“The problem started because the mosque was built near a (Buddhist) pagoda. The Muslim people refused to destroy the building when the Buddhists discovered it,” Moe Lwin, a local police officer, told the AFP news agency.
Bouts of anti-Muslim violence have left scores dead across the country since 2012. This volatile atmosphere poses serious challenges for Aung San Suu Kyi’s new government.
The violence erupted on Thursday afternoon as a mob of around 200 Buddhists rampaged through a Muslim area of Thuye Tha Mein village in the Bago province following an argument between neighbors over the building of a Muslim school.
“It started when a Muslim man and a Buddhist women started to argue and then people came to fight him,” Hla Tint, the village administrator, told AFP.
“Parts of the mosque were destroyed … they also destroyed the fence of the Muslim cemetery,” he added.
“Around 70 Muslims, including children, sought shelter in a police station overnight on Thursday,” he said, adding there were no serious injuries and peace had been restored.
Police and the secretary of the mosque confirmed the damage, while a Muslim resident told AFP his community of around 150 people is now living in fear.
“We had to hide as some people were threatening to kill Muslims.
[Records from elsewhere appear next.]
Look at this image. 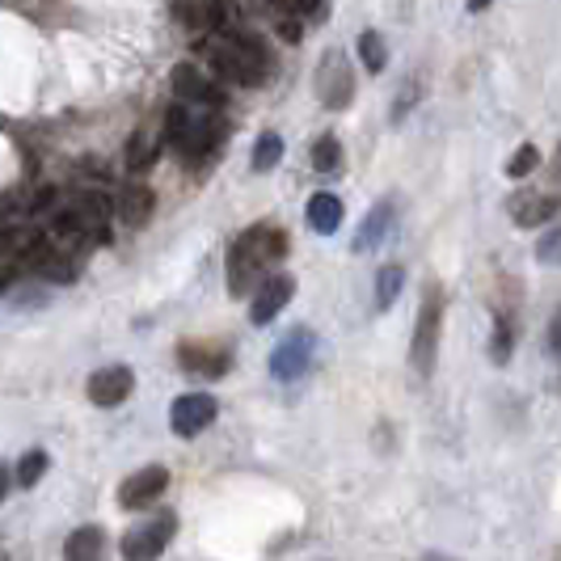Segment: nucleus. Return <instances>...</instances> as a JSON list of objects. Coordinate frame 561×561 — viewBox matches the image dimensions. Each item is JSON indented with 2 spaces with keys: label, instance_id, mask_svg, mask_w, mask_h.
Masks as SVG:
<instances>
[{
  "label": "nucleus",
  "instance_id": "39448f33",
  "mask_svg": "<svg viewBox=\"0 0 561 561\" xmlns=\"http://www.w3.org/2000/svg\"><path fill=\"white\" fill-rule=\"evenodd\" d=\"M312 351H317L312 330L309 325H296V330L275 346V355H271V376H275V380H296V376H305L312 364Z\"/></svg>",
  "mask_w": 561,
  "mask_h": 561
},
{
  "label": "nucleus",
  "instance_id": "dca6fc26",
  "mask_svg": "<svg viewBox=\"0 0 561 561\" xmlns=\"http://www.w3.org/2000/svg\"><path fill=\"white\" fill-rule=\"evenodd\" d=\"M114 211H118V220L127 228H144L152 220V211H157V195L148 186H127L118 195V203H114Z\"/></svg>",
  "mask_w": 561,
  "mask_h": 561
},
{
  "label": "nucleus",
  "instance_id": "b1692460",
  "mask_svg": "<svg viewBox=\"0 0 561 561\" xmlns=\"http://www.w3.org/2000/svg\"><path fill=\"white\" fill-rule=\"evenodd\" d=\"M401 283H405V271L401 266H385L380 275H376V309H393V300L401 296Z\"/></svg>",
  "mask_w": 561,
  "mask_h": 561
},
{
  "label": "nucleus",
  "instance_id": "412c9836",
  "mask_svg": "<svg viewBox=\"0 0 561 561\" xmlns=\"http://www.w3.org/2000/svg\"><path fill=\"white\" fill-rule=\"evenodd\" d=\"M106 549V536L102 528H77V533L64 540V558L81 561V558H98Z\"/></svg>",
  "mask_w": 561,
  "mask_h": 561
},
{
  "label": "nucleus",
  "instance_id": "ddd939ff",
  "mask_svg": "<svg viewBox=\"0 0 561 561\" xmlns=\"http://www.w3.org/2000/svg\"><path fill=\"white\" fill-rule=\"evenodd\" d=\"M64 207H68V216L77 220V228L84 232V241H89V245H102V241H106V220H111L106 198L102 195H77V198H68Z\"/></svg>",
  "mask_w": 561,
  "mask_h": 561
},
{
  "label": "nucleus",
  "instance_id": "5701e85b",
  "mask_svg": "<svg viewBox=\"0 0 561 561\" xmlns=\"http://www.w3.org/2000/svg\"><path fill=\"white\" fill-rule=\"evenodd\" d=\"M279 161H283V140L275 131H262L257 144H253V169H257V173H271Z\"/></svg>",
  "mask_w": 561,
  "mask_h": 561
},
{
  "label": "nucleus",
  "instance_id": "f3484780",
  "mask_svg": "<svg viewBox=\"0 0 561 561\" xmlns=\"http://www.w3.org/2000/svg\"><path fill=\"white\" fill-rule=\"evenodd\" d=\"M511 216L519 228H540L558 216V198L549 195H515L511 198Z\"/></svg>",
  "mask_w": 561,
  "mask_h": 561
},
{
  "label": "nucleus",
  "instance_id": "7ed1b4c3",
  "mask_svg": "<svg viewBox=\"0 0 561 561\" xmlns=\"http://www.w3.org/2000/svg\"><path fill=\"white\" fill-rule=\"evenodd\" d=\"M439 325H444V296L439 287H426V300L419 309V325H414V346H410V364L419 376H431L435 355H439Z\"/></svg>",
  "mask_w": 561,
  "mask_h": 561
},
{
  "label": "nucleus",
  "instance_id": "473e14b6",
  "mask_svg": "<svg viewBox=\"0 0 561 561\" xmlns=\"http://www.w3.org/2000/svg\"><path fill=\"white\" fill-rule=\"evenodd\" d=\"M469 9H473V13H481V9H490V0H469Z\"/></svg>",
  "mask_w": 561,
  "mask_h": 561
},
{
  "label": "nucleus",
  "instance_id": "2f4dec72",
  "mask_svg": "<svg viewBox=\"0 0 561 561\" xmlns=\"http://www.w3.org/2000/svg\"><path fill=\"white\" fill-rule=\"evenodd\" d=\"M4 490H9V469L0 465V499H4Z\"/></svg>",
  "mask_w": 561,
  "mask_h": 561
},
{
  "label": "nucleus",
  "instance_id": "4468645a",
  "mask_svg": "<svg viewBox=\"0 0 561 561\" xmlns=\"http://www.w3.org/2000/svg\"><path fill=\"white\" fill-rule=\"evenodd\" d=\"M26 271H34V275H43V279H51V283H72L77 279V253H68L64 245L38 241L34 253H30Z\"/></svg>",
  "mask_w": 561,
  "mask_h": 561
},
{
  "label": "nucleus",
  "instance_id": "6ab92c4d",
  "mask_svg": "<svg viewBox=\"0 0 561 561\" xmlns=\"http://www.w3.org/2000/svg\"><path fill=\"white\" fill-rule=\"evenodd\" d=\"M389 225H393V203L385 198V203H376V207L367 211L364 228H359V237H355V253L376 250V245L389 237Z\"/></svg>",
  "mask_w": 561,
  "mask_h": 561
},
{
  "label": "nucleus",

The situation has never been like this before,” Tin Shwe Oo, 29, told AFP, adding his family stayed at the small police station overnight.
Antipathy toward Muslims is deeply entrenched in Buddhist society and few politicians have been unwilling to support them for fear of angering the country’s influential monks and Buddhist majority.
The government’s refusal to tackle rising anti-Muslim violence, particularly against Rohingya Muslims in Rakhine state, has prompted international outcry calling on the government to address the ongoing tension between Myanmar’s majority Buddhist population and its ethnic Muslim minorities.
“The government must demonstrate that instigating and committing violence against ethnic or religious minorities has no place in Myanmar,” said Yanghee Lee, the U.N. Special Rapporteur on Human Rights in Myanmar.
Myanmar’s government does not recognize Rohingya as an ethnic group, arguing instead they are really Bangladeshis. An estimated 1 milllion Rohingya people living in Myanmar have been denied citizenship under the 1982 Citizenship Law, and face severe restrictions on movement, marriage and even reproduction. More than 100,000 refugees are confined to internal camps.